### Exercise goal
Set down a true copy of the data, with all pictures left out.
[[ Data excerpt, beginning ]]
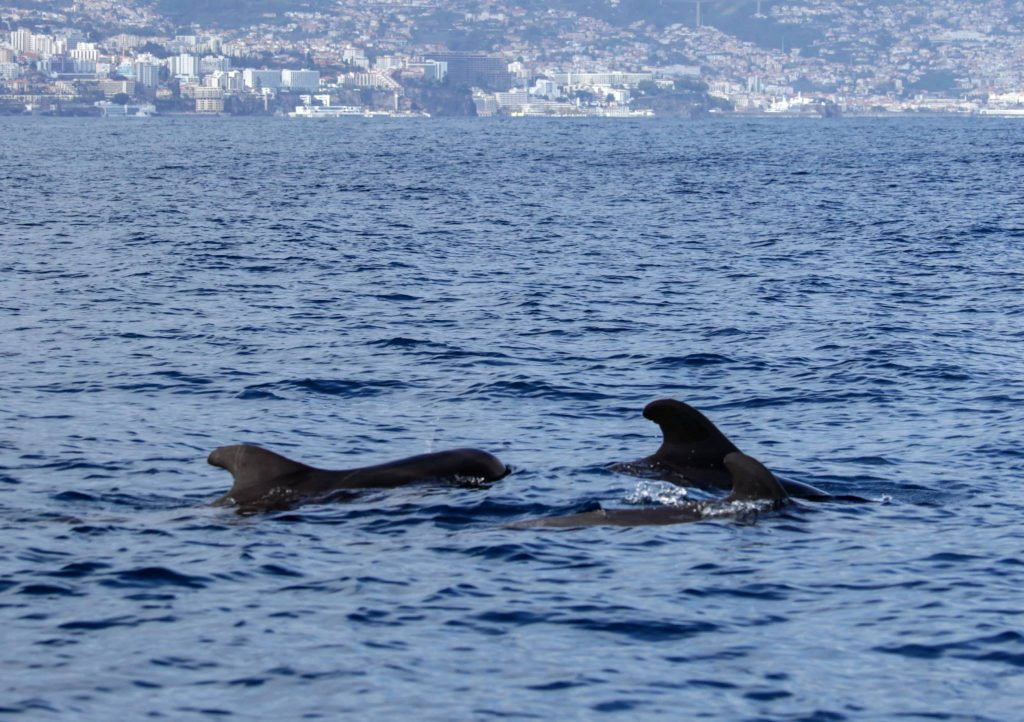 Around Madeira we can spot several species of whales and dolphins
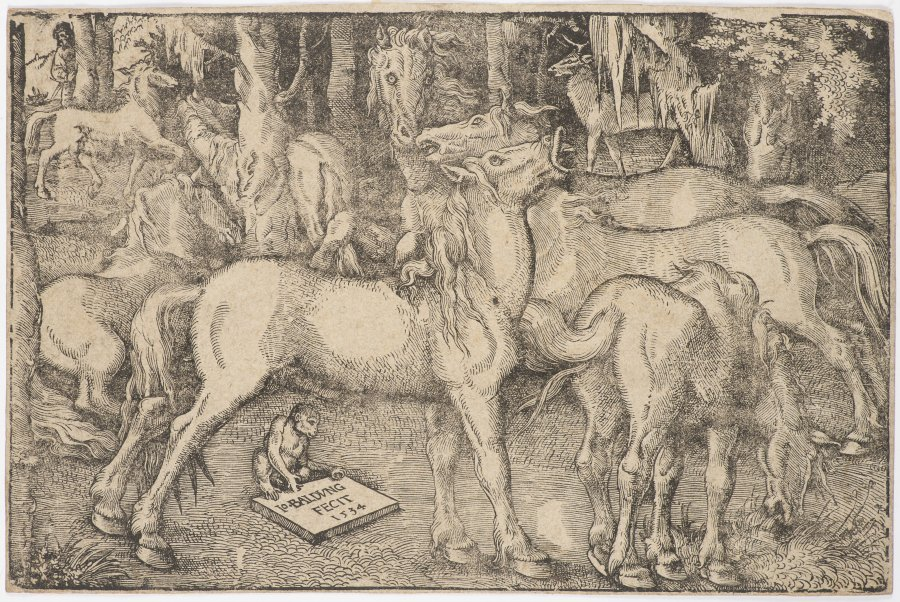 A GROUP OF SEVEN HORSES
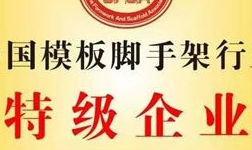 """华铝模板荣获""""中国模板脚手架行业特级企业"""""""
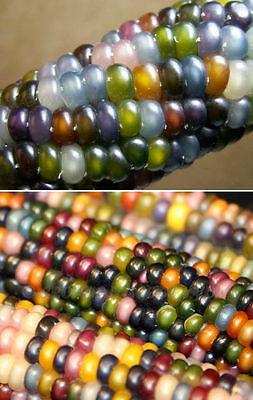 30 Corn Seeds GLASS GEM CORN Cherokee Heirloom Vegetable-Colorful Unusial Rare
[[ Data excerpt, end ]]
### Answer space
 Around Madeira we can spot several species of whales and dolphins
 A GROUP OF SEVEN HORSES
 """华铝模板荣获""""中国模板脚手架行业特级企业"""""""
 30 Corn Seeds GLASS GEM CORN Cherokee Heirloom Vegetable-Colorful Unusial Rare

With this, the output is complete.